Continue the review of American Sniper below, starting right after its last sentence.

— START OF Source excerpt —

It seems like everyone who has seen this movie has gotten something different from it, and our minions are no different. We decided to have a few of them give their own impressions. Hell, if none of us can agree then most of you probably can’t either–let us know your take in the comments. Mad Duo
American Sniper: Hernandez’s Take
It is impossible to review American Sniper without addressing the two controversies surrounding it.
First, Chris Kyle has been criticized for calling Iraqis “savages” and expressing joy at killing them (he actually referred to the enemy, not all Iraqis, as savages). Michael Moore famously commented about snipers being cowards who shoot people in the back; as I write this, Moore continues to tweet derogatory comments about snipers. Writer Max Blumenthal tweeted that Kyle was a racist occupier and mass murderer comparable to the DC Sniper. Bill Maher called Kyle a “psychopath patriot”. Rolling Stone published a long diatribe about how American Sniper is emblematic of everything wrong with the American war in Iraq and proclaimed it “almost too dumb to criticize”.
I admit to being severely biased on this issue. I’m a combat veteran of Iraq and Afghanistan. I was never a sniper, but was a Squad Designated Marksman and know something of the dedication, discipline and courage required to be a sniper. Due to an odd circumstance I was on several missions with French Marine snipers in Afghanistan. On two occasions when I wasn’t embedded with them, French snipers possibly saved my life. And at least two Marine friends of mine shared battlefields with Chris Kyle. One is extremely protective of Kyle’s memory, since Kyle literally may be the reason he’s alive today.

— END OF Source excerpt —
— START OF Data shown —

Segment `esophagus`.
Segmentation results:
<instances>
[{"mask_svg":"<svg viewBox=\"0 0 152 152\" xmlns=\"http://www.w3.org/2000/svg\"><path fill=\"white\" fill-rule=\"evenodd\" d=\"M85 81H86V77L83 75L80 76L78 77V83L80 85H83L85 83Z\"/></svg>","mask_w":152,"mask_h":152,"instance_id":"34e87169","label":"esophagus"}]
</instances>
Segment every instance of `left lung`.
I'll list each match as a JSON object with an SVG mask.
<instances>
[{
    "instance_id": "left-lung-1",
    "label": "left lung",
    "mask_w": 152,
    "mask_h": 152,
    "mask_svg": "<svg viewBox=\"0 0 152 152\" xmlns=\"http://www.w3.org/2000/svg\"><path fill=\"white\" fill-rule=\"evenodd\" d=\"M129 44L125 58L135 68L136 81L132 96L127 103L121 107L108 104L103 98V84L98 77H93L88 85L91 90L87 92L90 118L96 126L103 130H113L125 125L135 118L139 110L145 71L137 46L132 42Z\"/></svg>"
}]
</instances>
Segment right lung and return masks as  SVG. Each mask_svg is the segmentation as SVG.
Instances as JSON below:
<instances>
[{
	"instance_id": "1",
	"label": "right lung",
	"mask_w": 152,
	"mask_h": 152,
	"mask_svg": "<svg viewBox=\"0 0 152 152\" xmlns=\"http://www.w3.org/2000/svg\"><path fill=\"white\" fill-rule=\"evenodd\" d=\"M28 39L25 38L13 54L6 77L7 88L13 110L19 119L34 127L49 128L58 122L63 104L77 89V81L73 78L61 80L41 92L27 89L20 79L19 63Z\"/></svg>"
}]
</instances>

— END OF Data shown —

Exercise answer =>
I see nothing wrong with sniping enemy (or dropping artillery on them, or hitting them with airstrikes, or running them over with a tank while they’re asleep). Despite what much of the left seems to believe, being willing or even eager to kill worthy enemy doesn’t make us sociopathic. It means we soldiers understand some problems can only be solved with violence, and have a duty to apply it. Moore, Blumenthal et al seem to demand we feel bad when we do our duty. They apply their “war is always bad and nobody should fight even if America is under attack” mentality to us, and are shocked when we reject it.
As long as I follow the laws of war, it doesn’t matter if I think the enemy are savages. There’s a gigantic difference between hating the enemy and hating every living being in a nation. I didn’t hate the enemy, but I understood those who did.
It’s vitally important that we Americans don’t rape, murder and pillage; to emphasize that importance, I wrote a long series on American soldiers who committed a horrible rape and multiple murders in Iraq. But Maher and his buddies who think we should never happily kill enemy just don’t understand us. They’d handicap us by having us dread the fight, when we should leave the wire eager for combat. Soldiers who hope to avoid contact are at an automatic disadvantage when a contact starts, but soldiers who want combat come alive when the first shot is fired. I’d much rather have troops who embrace war, like Kyle, covering my back than “soldiers” who dread it. Or brave Twitter warriors like Michael Moore who I believe would shed his uniform, drop his rifle and abandon his countrymen at the first hint of danger.
On one hand, I should respect the opinions of Moore and his ilk. After all, civilian oversight of the military is crucial to democracy.
On the other hand, screw them.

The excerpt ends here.